Я подпрыгиваю, когда на меня обрушивается холодная вода из душевой лейки. Он засунул мою Лилию мира вверх ногами в мусорное ведро у раковины. Бедная Фиби.

— Вымойся. — Он закрывает занавеску и выходит из ванной.

Я остаюсь неподвижной, за исключением неконтролируемой дрожи от ледяной воды. Пошел ты, рак. Я пришла сюда, чтобы умереть. Ты постоянно без разбора вырываешь души из этого мира. Я не боролась с тобой. Я сдалась. Чего еще ты хочешь?

Потеря воли к жизни не может быть понята, пока это не произойдет. Дело не в том, что боль слишком сильна, а в том, что способность чувствовать что-либо подавлена болью. Это буквально отупение. Полная отрешенность от жизни и реальности.

Меня зовут Скарлет Стоун, и в тот день, когда Оскара арестовали, он сказал мне помнить, что для того, чтобы отпустить, нужно гораздо больше сил, чем для того, чтобы держаться.

Позже - когда? Я не знаю, просто позже - Тео возвращается в ванную и открывает занавеску. Я обнимаю свои колени, чувствуя себя онемевшей, как никогда раньше. Мои губы должны быть синими.

— Ради всего святого... — Он регулирует воду и разбрызгивает шампунь на мои волосы и все тело. Затем он намыливает меня, когда теплая вода начинает стирать озноб.

Меня заворачивают в полотенце и несут в его спальню, где он укладывает меня на матрас и одевает в футболку с длинными рукавами и шорты-боксеры, которые ему приходится несколько раз подворачивать на талии, и даже тогда они сползают с моих бедер.

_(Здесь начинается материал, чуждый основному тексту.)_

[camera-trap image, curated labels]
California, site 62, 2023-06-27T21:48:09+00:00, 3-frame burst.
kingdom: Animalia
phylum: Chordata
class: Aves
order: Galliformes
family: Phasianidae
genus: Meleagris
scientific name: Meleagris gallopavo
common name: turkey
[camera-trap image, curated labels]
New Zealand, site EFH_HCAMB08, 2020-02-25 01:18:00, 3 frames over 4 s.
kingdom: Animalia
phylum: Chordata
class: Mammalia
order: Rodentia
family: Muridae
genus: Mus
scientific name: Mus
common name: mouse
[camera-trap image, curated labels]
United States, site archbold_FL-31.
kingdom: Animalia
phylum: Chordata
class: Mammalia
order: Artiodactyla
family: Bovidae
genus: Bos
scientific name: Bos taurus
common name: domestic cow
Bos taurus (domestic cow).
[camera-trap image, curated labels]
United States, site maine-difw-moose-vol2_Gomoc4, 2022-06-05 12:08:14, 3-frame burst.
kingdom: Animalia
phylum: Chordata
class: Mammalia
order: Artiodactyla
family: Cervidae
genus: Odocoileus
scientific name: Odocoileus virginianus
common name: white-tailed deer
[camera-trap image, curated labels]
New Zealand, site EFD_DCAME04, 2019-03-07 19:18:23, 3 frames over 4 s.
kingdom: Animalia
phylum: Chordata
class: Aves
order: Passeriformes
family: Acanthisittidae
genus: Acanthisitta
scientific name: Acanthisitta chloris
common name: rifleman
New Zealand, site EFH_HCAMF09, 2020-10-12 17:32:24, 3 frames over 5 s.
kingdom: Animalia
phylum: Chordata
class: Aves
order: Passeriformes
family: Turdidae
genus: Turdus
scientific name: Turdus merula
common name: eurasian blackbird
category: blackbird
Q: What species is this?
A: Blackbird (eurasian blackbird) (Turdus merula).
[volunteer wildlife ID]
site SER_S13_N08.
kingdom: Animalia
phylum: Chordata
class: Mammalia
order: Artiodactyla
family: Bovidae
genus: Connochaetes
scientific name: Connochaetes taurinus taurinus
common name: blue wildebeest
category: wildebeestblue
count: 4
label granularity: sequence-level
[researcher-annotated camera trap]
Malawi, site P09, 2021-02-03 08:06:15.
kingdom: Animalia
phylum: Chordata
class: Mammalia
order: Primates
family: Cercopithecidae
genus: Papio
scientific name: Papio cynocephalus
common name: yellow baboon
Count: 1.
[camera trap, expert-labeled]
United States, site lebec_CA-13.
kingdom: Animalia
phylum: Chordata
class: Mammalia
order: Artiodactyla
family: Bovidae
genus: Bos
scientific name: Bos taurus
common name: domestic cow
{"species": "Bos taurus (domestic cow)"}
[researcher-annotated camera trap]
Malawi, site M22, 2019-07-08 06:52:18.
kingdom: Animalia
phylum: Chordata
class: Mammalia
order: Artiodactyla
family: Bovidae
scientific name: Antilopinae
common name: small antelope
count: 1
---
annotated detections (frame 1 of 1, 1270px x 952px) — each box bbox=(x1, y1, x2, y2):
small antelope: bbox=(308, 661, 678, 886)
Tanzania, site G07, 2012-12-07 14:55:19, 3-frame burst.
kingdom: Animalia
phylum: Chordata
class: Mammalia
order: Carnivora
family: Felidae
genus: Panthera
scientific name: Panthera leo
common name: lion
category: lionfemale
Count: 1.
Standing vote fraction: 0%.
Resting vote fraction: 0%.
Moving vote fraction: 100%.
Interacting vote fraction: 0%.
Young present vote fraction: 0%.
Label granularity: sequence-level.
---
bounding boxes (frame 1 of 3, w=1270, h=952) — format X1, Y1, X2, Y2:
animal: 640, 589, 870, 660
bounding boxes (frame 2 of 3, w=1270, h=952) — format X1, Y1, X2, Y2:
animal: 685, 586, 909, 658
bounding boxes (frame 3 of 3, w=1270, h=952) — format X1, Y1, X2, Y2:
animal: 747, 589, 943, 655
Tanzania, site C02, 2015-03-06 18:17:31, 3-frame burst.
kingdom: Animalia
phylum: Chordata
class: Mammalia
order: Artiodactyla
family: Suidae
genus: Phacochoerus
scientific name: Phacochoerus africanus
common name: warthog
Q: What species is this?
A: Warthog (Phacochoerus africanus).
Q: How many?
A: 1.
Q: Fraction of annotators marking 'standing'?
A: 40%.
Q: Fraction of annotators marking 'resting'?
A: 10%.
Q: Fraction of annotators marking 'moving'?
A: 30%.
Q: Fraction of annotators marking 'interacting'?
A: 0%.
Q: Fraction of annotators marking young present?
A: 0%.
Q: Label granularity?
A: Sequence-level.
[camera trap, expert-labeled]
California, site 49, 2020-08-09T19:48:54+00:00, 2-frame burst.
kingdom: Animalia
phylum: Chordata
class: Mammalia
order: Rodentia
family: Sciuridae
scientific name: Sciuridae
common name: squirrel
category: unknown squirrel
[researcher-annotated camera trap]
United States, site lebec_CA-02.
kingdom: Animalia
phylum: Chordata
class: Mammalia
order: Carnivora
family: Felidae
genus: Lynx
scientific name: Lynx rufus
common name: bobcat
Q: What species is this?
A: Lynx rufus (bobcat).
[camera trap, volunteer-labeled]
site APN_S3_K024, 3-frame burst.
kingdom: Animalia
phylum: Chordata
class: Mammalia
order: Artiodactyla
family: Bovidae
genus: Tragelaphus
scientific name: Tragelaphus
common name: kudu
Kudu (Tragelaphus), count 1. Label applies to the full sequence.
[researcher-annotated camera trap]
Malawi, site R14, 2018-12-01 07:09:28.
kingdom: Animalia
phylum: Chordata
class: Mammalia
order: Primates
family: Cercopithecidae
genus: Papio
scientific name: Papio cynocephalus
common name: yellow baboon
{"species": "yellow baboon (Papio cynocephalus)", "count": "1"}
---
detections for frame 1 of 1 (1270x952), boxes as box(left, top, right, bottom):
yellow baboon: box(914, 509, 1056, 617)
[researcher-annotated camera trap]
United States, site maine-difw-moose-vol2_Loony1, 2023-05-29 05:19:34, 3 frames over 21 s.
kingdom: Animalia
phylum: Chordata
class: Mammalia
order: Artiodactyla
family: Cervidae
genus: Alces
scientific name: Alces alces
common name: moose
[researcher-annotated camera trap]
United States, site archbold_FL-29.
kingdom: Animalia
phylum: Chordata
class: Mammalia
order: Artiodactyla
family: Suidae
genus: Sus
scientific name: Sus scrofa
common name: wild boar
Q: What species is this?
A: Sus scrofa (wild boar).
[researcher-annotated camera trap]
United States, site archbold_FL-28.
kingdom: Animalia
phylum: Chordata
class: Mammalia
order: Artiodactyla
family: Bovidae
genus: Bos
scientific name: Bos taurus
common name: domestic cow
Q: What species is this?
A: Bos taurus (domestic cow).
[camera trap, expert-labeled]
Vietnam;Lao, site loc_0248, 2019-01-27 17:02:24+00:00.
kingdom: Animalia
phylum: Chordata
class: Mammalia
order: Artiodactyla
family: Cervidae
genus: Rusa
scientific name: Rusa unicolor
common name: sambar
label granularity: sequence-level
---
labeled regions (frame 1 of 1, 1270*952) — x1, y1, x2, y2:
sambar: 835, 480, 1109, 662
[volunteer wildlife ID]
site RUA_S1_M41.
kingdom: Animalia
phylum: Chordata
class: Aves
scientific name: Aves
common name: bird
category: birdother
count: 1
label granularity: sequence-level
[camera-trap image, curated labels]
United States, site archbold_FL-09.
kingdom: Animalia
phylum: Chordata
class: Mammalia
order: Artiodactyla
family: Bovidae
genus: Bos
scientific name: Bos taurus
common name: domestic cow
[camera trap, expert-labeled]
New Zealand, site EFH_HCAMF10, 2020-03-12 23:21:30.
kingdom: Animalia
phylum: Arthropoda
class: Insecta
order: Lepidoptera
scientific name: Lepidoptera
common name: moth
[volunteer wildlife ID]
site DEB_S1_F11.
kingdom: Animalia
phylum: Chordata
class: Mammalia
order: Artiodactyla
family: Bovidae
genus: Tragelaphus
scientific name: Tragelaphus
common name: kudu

Мужчина с остатками моего сердца, впечатанными в подошву его черных ботинок на полу в нескольких футах от меня, приседает передо мной, когда я обнимаю колени, упираясь подбородком в одно из них. Я смотрю на обтрепанные подолы его джинсов, задевающие верхнюю часть его босых ног. У Тео красивые ноги. Он знает об этом? Наверняка это от того, что он каждый день ходит по песку и плавает в океане. Я бы сказала ему об этом, но мне надоело говорить. Мне надоело заботиться. Мне надоело волноваться. Я просто... закончила. 

Глава 35

Теодор

Моя мать была убита выстрелом в голову с близкого расстояния. У нас не было похорон с открытым гробом для нее. Мой отец покончил с собой две недели спустя. Его похороны тоже не были похоронами с открытым гробом. Брэкстон Эймс признался в убийстве моей мамы, но, когда он решил, что больше не может выносить жизнь в тюрьме, он придумал какую-то историю о том, что его заставили признаться в преступлении, которого он не совершал. Он знал, что улики против него изначально были слабыми, поэтому я не сомневался, что, когда судья разрешит повторный суд, он выйдет на свободу.